Tapi subuh tadi berbeda, langgamnya menggunakan gaya para imam kampung yang sering aku dengar semasa kecil hingga remaja. Dengan cengkok yang dipengaruhi oleh logat berbahasa bugis, justru membuat aku lebih damai menjalani salat subuhku.

Padahal dari segi fiqh, seharusnya aku merasa damai bila anak muda yang jadi imam, karena bacaannya jauh dari keliru, ayat-ayat yang dibaca lumayan panjang dengan panjang pendek yang pas. Bila imam gaya kampong, makhrajal hurufnya belepotan, bacaannya pun seperti kumur-kumur.

Secara fisiologis, tubuhku bereaksi negatif mendengar bacaan yang sangat fasih, mungkin ini efek pembelaan diri atas ketidakmampuan melagukan al-Quran seperti itu  pula. Ragaku lebih santai bila langgamnya ala kampung Bugis, merasa berada di habitat yang lebih karib.

Dan sepertinya, apa yang aku alami juga dialami oleh beberapa jamaah yang lain, meski dari dimensi yang berbeda. Beberapa waktu yang lalu, ketika iqamat sudah dikumandangkan, imam sudah siap takbir, tiba-tiba seorang jamaah yang sudah beruban, meninggalkan barisan dan bergumam, “Imam kok tidak pakai songkok...”. Untung saja dia tidak mendirikan jamaah sendiri, cuma pindah ke ujung shaf.

Begitu salat magrib usai ditunaikan, imam yang tidak pakai songkok tadi, berdiri untuk membacakan beberapa hadis nabi tentang ahlak, anak muda itu menekankan soal kesahihan hadis yang dibacanya. Beberapa jamaah seperti cacing kepanasan, gelisah entah kenapa.
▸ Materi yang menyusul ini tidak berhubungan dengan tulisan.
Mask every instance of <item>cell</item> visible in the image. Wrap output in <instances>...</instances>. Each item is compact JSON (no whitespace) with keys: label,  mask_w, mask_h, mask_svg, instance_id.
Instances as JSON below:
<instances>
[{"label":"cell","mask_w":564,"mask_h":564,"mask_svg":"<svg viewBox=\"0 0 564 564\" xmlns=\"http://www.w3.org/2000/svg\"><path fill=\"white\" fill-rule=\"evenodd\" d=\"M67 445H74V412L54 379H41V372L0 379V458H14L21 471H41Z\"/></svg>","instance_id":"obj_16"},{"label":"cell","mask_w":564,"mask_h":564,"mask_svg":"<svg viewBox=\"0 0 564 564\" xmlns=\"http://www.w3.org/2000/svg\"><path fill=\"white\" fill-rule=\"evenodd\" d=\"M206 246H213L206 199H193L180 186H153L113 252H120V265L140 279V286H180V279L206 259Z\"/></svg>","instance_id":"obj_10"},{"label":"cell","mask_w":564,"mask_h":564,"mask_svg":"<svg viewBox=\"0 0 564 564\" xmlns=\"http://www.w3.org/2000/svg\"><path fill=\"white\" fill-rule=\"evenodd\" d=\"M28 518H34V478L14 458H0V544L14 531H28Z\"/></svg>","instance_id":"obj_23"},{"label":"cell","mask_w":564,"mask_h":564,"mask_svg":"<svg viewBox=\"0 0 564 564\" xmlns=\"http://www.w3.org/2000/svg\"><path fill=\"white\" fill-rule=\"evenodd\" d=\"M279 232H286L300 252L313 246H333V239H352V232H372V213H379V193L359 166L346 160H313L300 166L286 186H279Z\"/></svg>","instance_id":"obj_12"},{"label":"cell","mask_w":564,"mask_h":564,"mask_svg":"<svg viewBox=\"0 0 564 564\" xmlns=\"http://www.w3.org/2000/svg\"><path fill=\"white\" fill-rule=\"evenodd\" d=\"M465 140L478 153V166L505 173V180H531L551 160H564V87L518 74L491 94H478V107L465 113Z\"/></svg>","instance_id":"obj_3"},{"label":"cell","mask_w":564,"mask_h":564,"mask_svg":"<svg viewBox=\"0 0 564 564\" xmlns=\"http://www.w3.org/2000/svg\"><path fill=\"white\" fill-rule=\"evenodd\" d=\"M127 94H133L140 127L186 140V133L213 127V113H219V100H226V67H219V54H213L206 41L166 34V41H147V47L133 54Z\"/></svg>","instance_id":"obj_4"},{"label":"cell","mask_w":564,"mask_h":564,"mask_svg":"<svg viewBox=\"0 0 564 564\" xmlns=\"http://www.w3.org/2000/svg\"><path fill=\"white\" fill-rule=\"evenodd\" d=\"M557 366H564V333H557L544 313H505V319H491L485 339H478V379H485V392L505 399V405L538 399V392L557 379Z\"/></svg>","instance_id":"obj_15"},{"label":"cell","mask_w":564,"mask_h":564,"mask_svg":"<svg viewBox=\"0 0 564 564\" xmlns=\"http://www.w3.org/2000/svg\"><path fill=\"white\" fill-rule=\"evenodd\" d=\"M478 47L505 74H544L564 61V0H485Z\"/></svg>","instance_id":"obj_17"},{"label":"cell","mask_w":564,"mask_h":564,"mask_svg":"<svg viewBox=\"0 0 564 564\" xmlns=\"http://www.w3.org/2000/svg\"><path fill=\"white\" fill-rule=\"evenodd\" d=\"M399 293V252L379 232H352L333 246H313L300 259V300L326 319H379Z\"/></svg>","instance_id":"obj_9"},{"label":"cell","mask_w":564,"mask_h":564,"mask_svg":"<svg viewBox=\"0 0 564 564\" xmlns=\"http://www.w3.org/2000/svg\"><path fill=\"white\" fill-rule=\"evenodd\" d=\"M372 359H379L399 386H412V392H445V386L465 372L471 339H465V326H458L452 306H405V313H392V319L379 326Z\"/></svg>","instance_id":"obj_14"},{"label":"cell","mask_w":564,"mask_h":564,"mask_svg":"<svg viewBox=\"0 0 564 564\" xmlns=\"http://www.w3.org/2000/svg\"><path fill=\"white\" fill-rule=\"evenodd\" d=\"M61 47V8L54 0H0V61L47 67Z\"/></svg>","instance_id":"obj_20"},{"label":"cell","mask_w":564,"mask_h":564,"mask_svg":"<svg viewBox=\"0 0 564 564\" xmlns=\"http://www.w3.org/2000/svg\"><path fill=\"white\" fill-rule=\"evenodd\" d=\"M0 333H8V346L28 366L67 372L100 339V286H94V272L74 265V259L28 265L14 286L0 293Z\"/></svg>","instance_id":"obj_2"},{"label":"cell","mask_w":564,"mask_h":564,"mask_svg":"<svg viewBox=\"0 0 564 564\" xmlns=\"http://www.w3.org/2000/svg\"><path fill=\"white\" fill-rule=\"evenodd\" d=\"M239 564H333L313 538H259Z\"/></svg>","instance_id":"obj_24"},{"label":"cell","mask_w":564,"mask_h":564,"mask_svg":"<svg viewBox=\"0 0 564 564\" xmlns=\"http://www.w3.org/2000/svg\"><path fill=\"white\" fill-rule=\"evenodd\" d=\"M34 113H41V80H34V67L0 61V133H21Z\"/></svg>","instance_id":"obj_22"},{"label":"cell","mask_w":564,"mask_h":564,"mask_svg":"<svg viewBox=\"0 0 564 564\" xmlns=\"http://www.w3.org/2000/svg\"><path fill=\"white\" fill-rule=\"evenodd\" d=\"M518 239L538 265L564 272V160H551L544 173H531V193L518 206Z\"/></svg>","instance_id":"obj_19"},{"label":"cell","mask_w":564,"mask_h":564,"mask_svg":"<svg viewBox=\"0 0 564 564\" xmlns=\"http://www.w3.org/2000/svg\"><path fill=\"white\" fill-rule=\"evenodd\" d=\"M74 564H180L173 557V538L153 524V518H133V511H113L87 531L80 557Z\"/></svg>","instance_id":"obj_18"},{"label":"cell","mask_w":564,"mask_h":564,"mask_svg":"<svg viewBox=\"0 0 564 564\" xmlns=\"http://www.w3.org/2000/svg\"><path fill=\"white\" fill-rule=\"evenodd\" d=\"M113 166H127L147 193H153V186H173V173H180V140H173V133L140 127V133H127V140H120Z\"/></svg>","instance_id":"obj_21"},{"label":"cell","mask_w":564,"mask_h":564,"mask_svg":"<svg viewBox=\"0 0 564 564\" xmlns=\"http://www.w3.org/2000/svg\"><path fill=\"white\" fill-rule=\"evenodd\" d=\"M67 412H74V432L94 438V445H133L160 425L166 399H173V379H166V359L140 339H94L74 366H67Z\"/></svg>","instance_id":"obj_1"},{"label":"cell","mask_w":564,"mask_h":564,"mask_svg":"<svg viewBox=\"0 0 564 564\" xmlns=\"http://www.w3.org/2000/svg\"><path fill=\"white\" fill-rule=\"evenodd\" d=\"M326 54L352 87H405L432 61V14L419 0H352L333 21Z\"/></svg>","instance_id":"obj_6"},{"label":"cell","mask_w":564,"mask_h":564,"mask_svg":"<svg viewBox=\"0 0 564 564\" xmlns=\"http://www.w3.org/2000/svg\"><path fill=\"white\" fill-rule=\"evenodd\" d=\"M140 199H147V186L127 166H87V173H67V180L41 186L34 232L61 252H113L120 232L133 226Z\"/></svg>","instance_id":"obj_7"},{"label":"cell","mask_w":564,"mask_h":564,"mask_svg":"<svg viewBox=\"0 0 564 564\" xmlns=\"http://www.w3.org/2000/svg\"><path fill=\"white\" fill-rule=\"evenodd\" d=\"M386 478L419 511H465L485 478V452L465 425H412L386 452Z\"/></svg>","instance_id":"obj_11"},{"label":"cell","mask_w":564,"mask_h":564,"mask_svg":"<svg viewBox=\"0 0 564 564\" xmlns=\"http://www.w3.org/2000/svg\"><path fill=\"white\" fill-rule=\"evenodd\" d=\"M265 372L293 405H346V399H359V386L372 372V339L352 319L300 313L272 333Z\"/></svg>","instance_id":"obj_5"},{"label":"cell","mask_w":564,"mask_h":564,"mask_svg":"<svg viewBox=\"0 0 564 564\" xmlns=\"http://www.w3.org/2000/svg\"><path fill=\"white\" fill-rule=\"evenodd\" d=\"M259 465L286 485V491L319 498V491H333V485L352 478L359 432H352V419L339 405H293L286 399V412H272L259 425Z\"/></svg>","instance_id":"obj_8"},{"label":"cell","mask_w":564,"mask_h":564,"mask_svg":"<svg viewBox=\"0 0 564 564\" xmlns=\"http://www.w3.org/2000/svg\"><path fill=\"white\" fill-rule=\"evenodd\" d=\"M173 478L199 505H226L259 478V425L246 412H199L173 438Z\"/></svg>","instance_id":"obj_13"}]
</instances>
Rupanya, keresahan atas tingkah para imam muda itu menggumpal. Begitu jamaah bubar satu persatu, seorang jamaah senior memanggil sang imam lalu menengur, “Kalau mau baca hadis, tunggu sampai jamaah selesai berdoa! Terus itu lagi, kalau jadi imam, ya pakai songkok dong!” Si Imam hanya terdiam.

Besoknya, tampilan si imam sudah lengkap dengan songkok, dan dia tak lagi baca hadis seusai salam. Namun seusai doa-pun tak lagi ada pembacaan hadis, apakah dia ngambek? Entahlah. Semoga saja tidak. Tadi subuh, bukan hanya tak baca hadis, tapi dia memilih jadi makmum.

Kembali ke soal rasa damaiku karena mendengar bacaan imam yang langgamnya akrab dengan masa kecilku, ini seperti sebentuk kerinduan pada masalalu, pada asal, pada akar, seperti kerinduang seruling cinta Jalaluddin Rumi dalam Matsnawi[1], pada pohon pangkal semula.

Dengar lagu seruling bambu menyampaikan kisah pilu perpisahan
Tuturnya, “Sejak daku tercerai dari indukku rumpun bambu,
Ratapku membuat lelaki dan wanita mengaduh.
Kuingin sebuah dada koyak disebabkan perpisahan
Dengan itu dapat kupaparkan kepiluan berahi cinta.
Setiap orang yang berada jauh dari tempat asalnya
Akan rindu untuk kembali dan bersatu semula dengan asalnya.

Ah sudahlah, tulisan apa pula ini yang melantur sedemikian lindur? Beranjak dari soal bacaan imam di salat subuh dan berakhir di penggalan puisi Rumi? Ah, pikiran kalut kian sengkarut, mengurai masai yang berburai.

Sumber ilustrasi: Rumah Sedekah



[1] Terjemahan Abdul Hadi W. M.
Terjemahan ini didasarkan pada naskah tertua yang diterbitkan oleh R. A. Nicholson beserta terjemahannya dalam bahasa Inggris.